Dampak Meluas dan Angka Kematian yang Terus Meningkat
Banyak jalan yang terendam air dan putus, sehingga proses evakuasi menjadi sangat sulit. Selain itu, kerusakan pada jaringan telepon mengakibatkan beberapa wilayah terisolasi dari komunikasi. Di bagian selatan Provinsi Sindh, hujan mulai turun pada hari Selasa, namun pejabat setempat telah memberikan peringatan mengenai risiko banjir di kota-kota besar seperti Karachi, yang disebabkan oleh infrastruktur yang tidak memadai. Selama hujan lebat, banyak pengemudi terjebak di jalanan yang tergenang air, dan beberapa area di Karachi mengalami pemadaman listrik akibat sistem drainase yang tua tidak mampu menampung volume air yang tinggi.

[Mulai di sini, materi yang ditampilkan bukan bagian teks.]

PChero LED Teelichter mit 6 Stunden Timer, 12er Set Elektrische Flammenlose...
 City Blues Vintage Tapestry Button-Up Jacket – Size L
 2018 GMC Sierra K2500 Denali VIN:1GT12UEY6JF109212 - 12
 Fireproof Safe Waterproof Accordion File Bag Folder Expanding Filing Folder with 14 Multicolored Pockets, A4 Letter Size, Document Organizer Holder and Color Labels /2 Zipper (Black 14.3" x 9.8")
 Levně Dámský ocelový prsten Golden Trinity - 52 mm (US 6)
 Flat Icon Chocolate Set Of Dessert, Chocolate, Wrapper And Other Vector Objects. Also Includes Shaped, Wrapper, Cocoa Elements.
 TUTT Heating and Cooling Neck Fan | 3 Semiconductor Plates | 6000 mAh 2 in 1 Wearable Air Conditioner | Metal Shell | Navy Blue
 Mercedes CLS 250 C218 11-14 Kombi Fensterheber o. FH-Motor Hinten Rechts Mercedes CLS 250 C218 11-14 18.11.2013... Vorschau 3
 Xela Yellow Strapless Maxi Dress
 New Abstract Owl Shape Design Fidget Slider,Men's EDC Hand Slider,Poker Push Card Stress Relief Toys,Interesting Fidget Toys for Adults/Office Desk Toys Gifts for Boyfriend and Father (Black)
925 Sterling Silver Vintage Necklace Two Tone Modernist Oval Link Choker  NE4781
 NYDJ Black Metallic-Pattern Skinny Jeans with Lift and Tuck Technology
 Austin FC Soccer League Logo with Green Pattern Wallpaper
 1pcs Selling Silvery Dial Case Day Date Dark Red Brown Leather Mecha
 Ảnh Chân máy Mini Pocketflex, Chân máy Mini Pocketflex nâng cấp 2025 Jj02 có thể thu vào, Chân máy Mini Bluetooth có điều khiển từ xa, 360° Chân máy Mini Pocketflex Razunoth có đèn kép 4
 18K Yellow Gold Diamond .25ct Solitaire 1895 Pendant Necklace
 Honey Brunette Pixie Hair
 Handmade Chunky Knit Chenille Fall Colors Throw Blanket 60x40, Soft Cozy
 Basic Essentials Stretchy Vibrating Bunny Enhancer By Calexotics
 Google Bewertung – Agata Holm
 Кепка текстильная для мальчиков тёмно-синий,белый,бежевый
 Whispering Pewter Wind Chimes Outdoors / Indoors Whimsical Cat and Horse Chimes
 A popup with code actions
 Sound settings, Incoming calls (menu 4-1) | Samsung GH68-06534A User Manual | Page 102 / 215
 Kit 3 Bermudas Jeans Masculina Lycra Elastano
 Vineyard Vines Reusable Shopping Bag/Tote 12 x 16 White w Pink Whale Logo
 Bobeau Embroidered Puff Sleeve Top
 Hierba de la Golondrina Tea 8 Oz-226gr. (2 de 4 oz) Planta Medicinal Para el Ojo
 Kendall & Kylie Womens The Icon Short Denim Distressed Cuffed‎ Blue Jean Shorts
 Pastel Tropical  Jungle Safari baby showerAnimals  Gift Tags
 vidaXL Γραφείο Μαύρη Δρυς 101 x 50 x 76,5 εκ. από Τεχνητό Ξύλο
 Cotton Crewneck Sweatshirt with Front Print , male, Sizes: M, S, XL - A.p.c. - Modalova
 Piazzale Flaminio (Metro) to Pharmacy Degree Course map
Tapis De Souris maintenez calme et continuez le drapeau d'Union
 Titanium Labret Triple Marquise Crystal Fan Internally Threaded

Di Provinsi Balochistan, hujan telah merusak antara 40 hingga 50 rumah di dua distrik, serta memutuskan jalan raya utama yang menghubungkan provinsi tersebut dengan Sindh. Hal ini disampaikan oleh pejabat provinsi, Muhammad Younis, yang mengungkapkan bahwa dampak dari hujan sangat signifikan. Kejadian ini menunjukkan betapa rentannya infrastruktur yang ada dalam menghadapi cuaca ekstrem. Dengan kondisi yang semakin memburuk, diperlukan langkah-langkah cepat untuk menangani situasi darurat ini dan membantu masyarakat yang terdampak.
Perubahan Iklim dan Intensitas Monsun yang Memburuk
NDMA memperkirakan bahwa hujan Monsoon akan terus berlangsung hingga hari Sabtu, dengan gelombang hujan selanjutnya diperkirakan akan terjadi pada akhir bulan ini. Sejak tanggal 26 Juni, lebih dari 700 orang dilaporkan meninggal dan hampir 1.000 orang mengalami luka-luka akibat musim hujan yang sedang berlangsung, menurut data resmi yang dirilis.
Pakistan dikenal sebagai salah satu negara yang paling rentan terhadap dampak perubahan iklim. Pada tahun 2022, banjir akibat Monsoon telah menenggelamkan sepertiga dari wilayah negara tersebut dan menyebabkan sekitar 1.700 orang kehilangan nyawa. Hal ini menunjukkan betapa seriusnya dampak perubahan iklim terhadap kehidupan masyarakat di Pakistan.